::: Textauszug :::

In Starnberg und Pöcking hat man die Zeichen der Zeit schon 2023 erkannt und mit Gründung der Zentrale Informationstechnologie Organisation ZIO GmbH die Belange einer modernen IT-Infrastruktur gebündelt. Der kommunale Dienstleister mit seinen insgesamt 600 Mitarbeitenden, der sich bayernweit in einer Pionier-Rolle sieht, kümmert sich um Wartung, Beratung, Cloud-Services und das IT-Security-Management für Starnberg, die Gemeinden Andechs, Berg, Feldafing, Pöcking und Tutzing sowie das Kommunalunternehmen zur Trinkwasserversorgung für Pöcking und Tutzing. Hier wird sich Entscheidendes ändern: Seit vergangener Woche kommt erstmals das KI-basierte Tool „Basebox“ als Assistenz- und Verwaltungswerkzeug zum Einsatz, das alle Anforderungen an Datenschutz und Informationssicherheit erfüllen soll.

Das neue KI-Tool, das Verwaltungen effektiver und schneller arbeiten lassen soll, wurde in den vergangenen Monaten ausgiebig getestet. Im Fokus stand dabei die Frage: Wie kann man KI in Verwaltungen unter Beachtung der rechtlichen Vorgaben und mit dem Schutz kritischer Daten auf sichere Art nutzen? In Zusammenarbeit mit der Uttinger Firma Basebox entstand ein Produkt, das diese Bedingungen maßgeschneidert zu erfüllen scheint. Neben klassischen KI-Anwendungen – etwa das schnelle Zusammenfassen von Texten, die Erstellung von Posts in Social Media, das Formulieren von Schreiben oder im Einsatz als Sprachassistent – bietet Basebox weitere Möglichkeiten. Dazu gehört das Erstellen von Beschlussvorlagen, die automatisierte Erstellung von Bescheiden, die Durchführung von Wahlabfragen oder die Auswertung von Umfragen.

Ludwig Beck (links) und Sven Neumann stehen als Geschäftsführer der ZIO GmbH an der Spitze des IT- Unternehmens. Die „Zentrale Informationstechnologie Organisation“ wurde 2023 gegründet und betreut die Stadt Starnberg sowie die Gemeinden Andechs, Berg, Feldafing, Pöcking und Tutzing. (Foto: Arlet Ulfers)

:::

— Aufgaben —
1 - Schreiben Sie aus dem Text über die ZIO GmbH den Abschnitt wortgetreu ab, der bei „Ludwig Beck (links)“ beginnt und bei „(Foto: Arlet Ulfers)“ endet.
2 - Setzen Sie den Text über die ZIO GmbH im Anschluss an seinen letzten Satz fort.

::: Datensatz :::

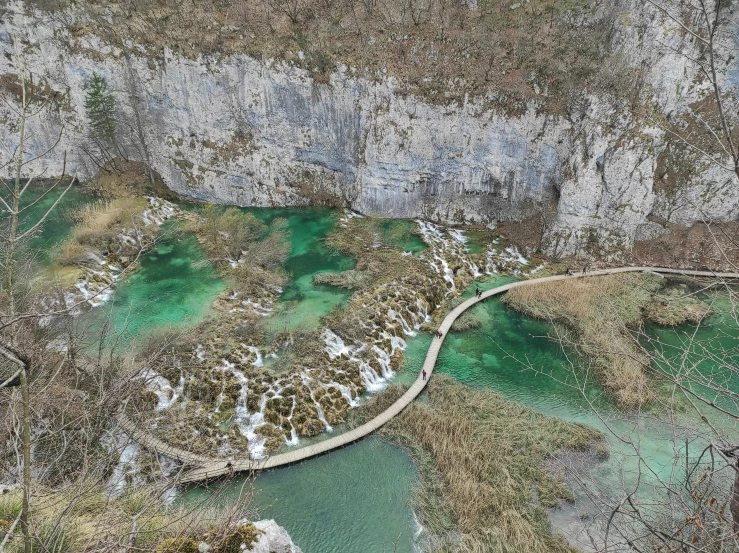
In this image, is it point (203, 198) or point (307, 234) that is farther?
point (203, 198)

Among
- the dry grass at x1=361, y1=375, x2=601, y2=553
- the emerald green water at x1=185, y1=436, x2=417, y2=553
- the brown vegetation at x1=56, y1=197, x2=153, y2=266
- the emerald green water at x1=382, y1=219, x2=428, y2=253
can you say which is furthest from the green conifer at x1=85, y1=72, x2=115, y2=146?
the dry grass at x1=361, y1=375, x2=601, y2=553

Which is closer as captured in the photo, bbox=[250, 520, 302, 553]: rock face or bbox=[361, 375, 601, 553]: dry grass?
bbox=[250, 520, 302, 553]: rock face

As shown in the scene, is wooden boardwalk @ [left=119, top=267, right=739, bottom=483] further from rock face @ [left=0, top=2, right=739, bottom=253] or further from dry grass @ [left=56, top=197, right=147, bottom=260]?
dry grass @ [left=56, top=197, right=147, bottom=260]

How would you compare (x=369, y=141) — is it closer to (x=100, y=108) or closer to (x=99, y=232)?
(x=99, y=232)

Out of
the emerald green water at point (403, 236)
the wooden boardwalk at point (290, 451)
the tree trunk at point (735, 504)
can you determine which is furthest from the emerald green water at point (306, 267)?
the tree trunk at point (735, 504)

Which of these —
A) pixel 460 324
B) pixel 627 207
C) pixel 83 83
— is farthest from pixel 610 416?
pixel 83 83

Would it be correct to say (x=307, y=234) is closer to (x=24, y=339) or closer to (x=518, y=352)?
(x=518, y=352)
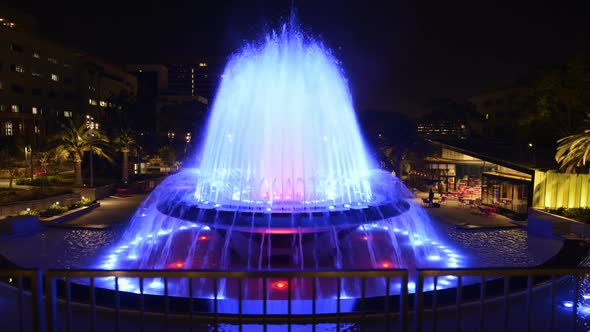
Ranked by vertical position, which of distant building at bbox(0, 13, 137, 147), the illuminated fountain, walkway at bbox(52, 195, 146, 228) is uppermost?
distant building at bbox(0, 13, 137, 147)

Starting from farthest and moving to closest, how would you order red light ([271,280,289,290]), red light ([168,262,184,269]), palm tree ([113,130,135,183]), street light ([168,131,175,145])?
1. street light ([168,131,175,145])
2. palm tree ([113,130,135,183])
3. red light ([168,262,184,269])
4. red light ([271,280,289,290])

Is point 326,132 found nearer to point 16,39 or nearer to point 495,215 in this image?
point 495,215

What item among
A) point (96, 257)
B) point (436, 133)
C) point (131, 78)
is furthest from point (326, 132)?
point (131, 78)

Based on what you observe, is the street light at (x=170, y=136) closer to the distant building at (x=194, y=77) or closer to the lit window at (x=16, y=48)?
the lit window at (x=16, y=48)

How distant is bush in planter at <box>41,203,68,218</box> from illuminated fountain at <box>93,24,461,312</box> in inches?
205

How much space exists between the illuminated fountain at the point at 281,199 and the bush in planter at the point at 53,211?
521 cm

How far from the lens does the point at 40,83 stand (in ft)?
213

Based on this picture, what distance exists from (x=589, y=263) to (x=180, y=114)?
7233cm

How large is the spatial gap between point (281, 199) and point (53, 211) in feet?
46.8

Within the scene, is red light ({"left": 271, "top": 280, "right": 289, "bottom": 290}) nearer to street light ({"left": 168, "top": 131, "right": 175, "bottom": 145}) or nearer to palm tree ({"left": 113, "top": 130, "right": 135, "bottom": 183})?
palm tree ({"left": 113, "top": 130, "right": 135, "bottom": 183})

:::

— Antworten je Aufgabe —
1 -
Ludwig Beck (links) und Sven Neumann stehen als Geschäftsführer der ZIO GmbH an der Spitze des IT- Unternehmens. Die „Zentrale Informationstechnologie Organisation“ wurde 2023 gegründet und betreut die Stadt Starnberg sowie die Gemeinden Andechs, Berg, Feldafing, Pöcking und Tutzing. (Foto: Arlet Ulfers)

2 -
Die beiden ZIO-Geschäftsführer Ludwig Beck und Sven Neumann sind jedenfalls überzeugt vom Nutzen des neuen KI-Tools. Als Test stellte Neumann, im Hauptberuf geschäftsleitender Beamter der Gemeinde Pöcking, die KI vor die Aufgabe, eine neue Plakatierverordnung auf Basis bereits bestehender Satzungen, Verordnungen und Gesetze zu entwerfen. Das Ergebnis war verblüffend: „Ich war absolut überzeugt“, sagt er, „es ging auch sehr schnell.“ Zumal die KI auf einen wichtigen fehlenden Aspekt aufmerksam machte: Wo soll man einen entsprechenden Antrag bei der Gemeinde stellen? Der Entwurf der KI wird nach Prüfung durch das Ordnungsamt demnächst im Gemeinderat verhandelt.

Allerdings ist der KI keinesfalls blindlings zu vertrauen. „Man muss das immer prüfen und hinterfragen“, sagt Beck, Chef der Starnberger Rathausverwaltung. Auch hat das Tool keinerlei juristische Kompetenzen und soll laut Beck auch niemals Entscheidungen treffen – das bleibt weiterhin den kommunalpolitischen Gremien vorbehalten. Für den Bürger aber könnten sich Vorteile ergeben: Weil die Verwaltungen mit Basebox effizienter arbeiten, „kann es sein, dass man schneller im Abwägungsprozess ist“, sagt Beck. Das könnte beispielsweise Anfragen ans Rathaus ebenso betreffen wie die oft überlangen Verfahren zu Bauanträgen. Digitalisierte Gemeinden seien klar im Vorteil, sagt Beck.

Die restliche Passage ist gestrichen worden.